Compost In the Xeriscape
It seems that no matter the problem we face in our gardens, the answer — or at least a part of the answer — frequently includes compost. This is certainly true in xeriscape gardening, the process of using minimal moisture effectively. Soil conditioning is one of the seven principles of xeriscaping. Soil that retains moisture while still allowing moisture to move through it is the goal. While there are many amendments that can be added to particular kinds of soil — clay or coarse — to help them conduct and retain moisture properly, the first and best step (because it also adds valuable microorganisms to the soil) is composting.
Gayle Weinstein’s excellent text Xericscape Handbook: A How-To Guide to Natural, Resource-Wise Gardening does a good job of explaining how water moves (and stays) in soil. Water, filtering from top to bottom, fills the spaces around each soil particle. Gravity pulls the water through the soil, but capillary action holds some of the water near the surface. When gravity draws some of the water away from plant roots through the soil and the capillary water is lost, either through evaporation or plant uptake, what’s left is called hygroscopic water, the water absorbed by the soil particles and slowly given up as capillary water between the soil particle spaces vanishes. When soil is saturated, through watering or irrigation, the moisture isn’t well available to plant roots as gravity soon pulls it away. When only the capillary water is available, the soil is said to be at “field capacity,” ideal for plant uptake. Further explanation, with examples suitable for your kids’ science fair projects, here. (Note to soil scientists: feel free to comment on our simplistic paraphrase of Weinstein’s explanation.)

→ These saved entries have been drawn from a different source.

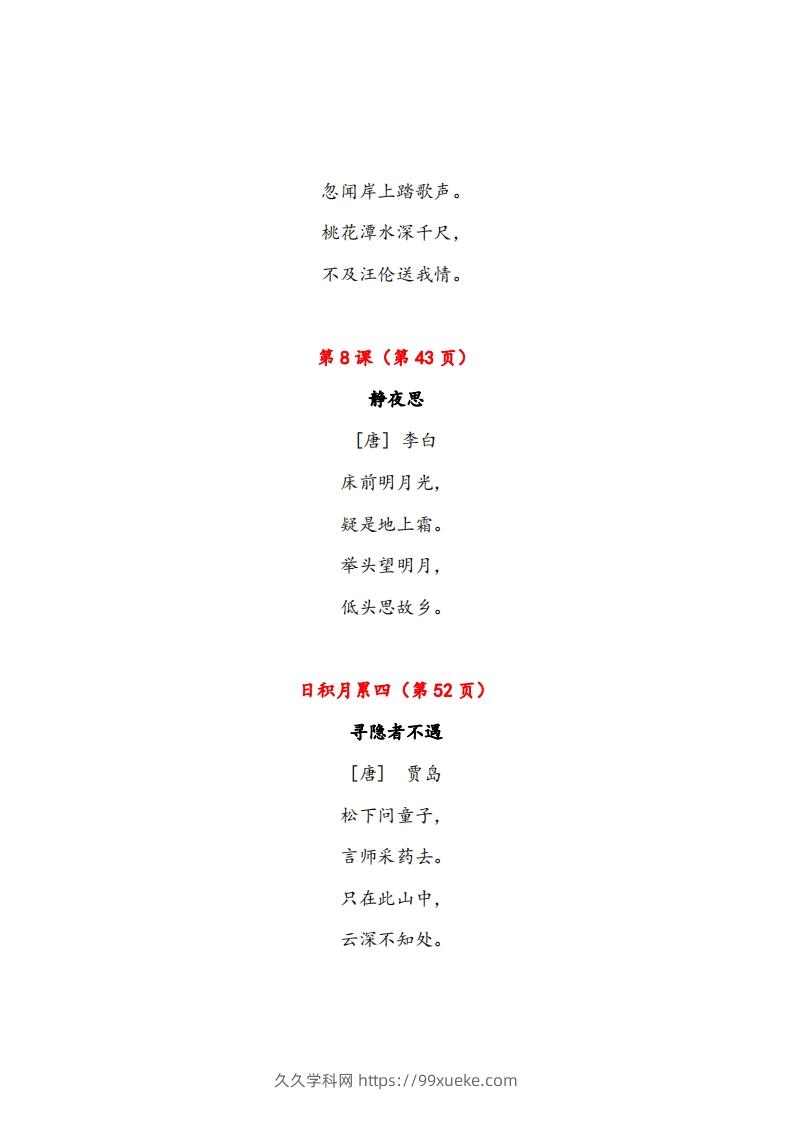 忽闻岸上踏歌声。

桃花潭水深千尺，

不及汪伦送我情。

第8课（第43页）

静夜思

［唐］ 李白

床前明月光，

疑是地上霜。

举头望明月，

低头思故乡。

日积月累四（第52页）

寻隐者不遇

［唐］ 贾岛

松下问童子，

言师采药去。

只在此山中，

云深不知处。

久久学科网 https://99xueke.com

What all this mumbo-jumbo boils down to is something gardeners already know: garden soil should have good drainage and the ability to hold moisture in the hygroscopic form (okay, maybe not that last part). And a great way to help your soil do this is to add compost (see Compost and Soil). Adding compost to fine-textured, clay soil that has small pore spaces and drains slowly, facilitates the granulation of fine clay particles. And that, as Weinstein points out, results in soil that is easier to work and better able to drain. In coarse-textured soil, compost adds to water retentive properties even as the microrganisms help decompose larger soil components. If the soil is particularly sandy or gravelly, you’ll need to add a lot and, possibly, a nitrogen source like manure to give plants and microorganisms the nutrition they need.
Once your soil is at its moisture-retaining best, there’s one other thing you can do to conserve water: mulch. Mulch slows evaporation leaving more capillary-held water in the top layer of soil; just where your plants can make the best use of it.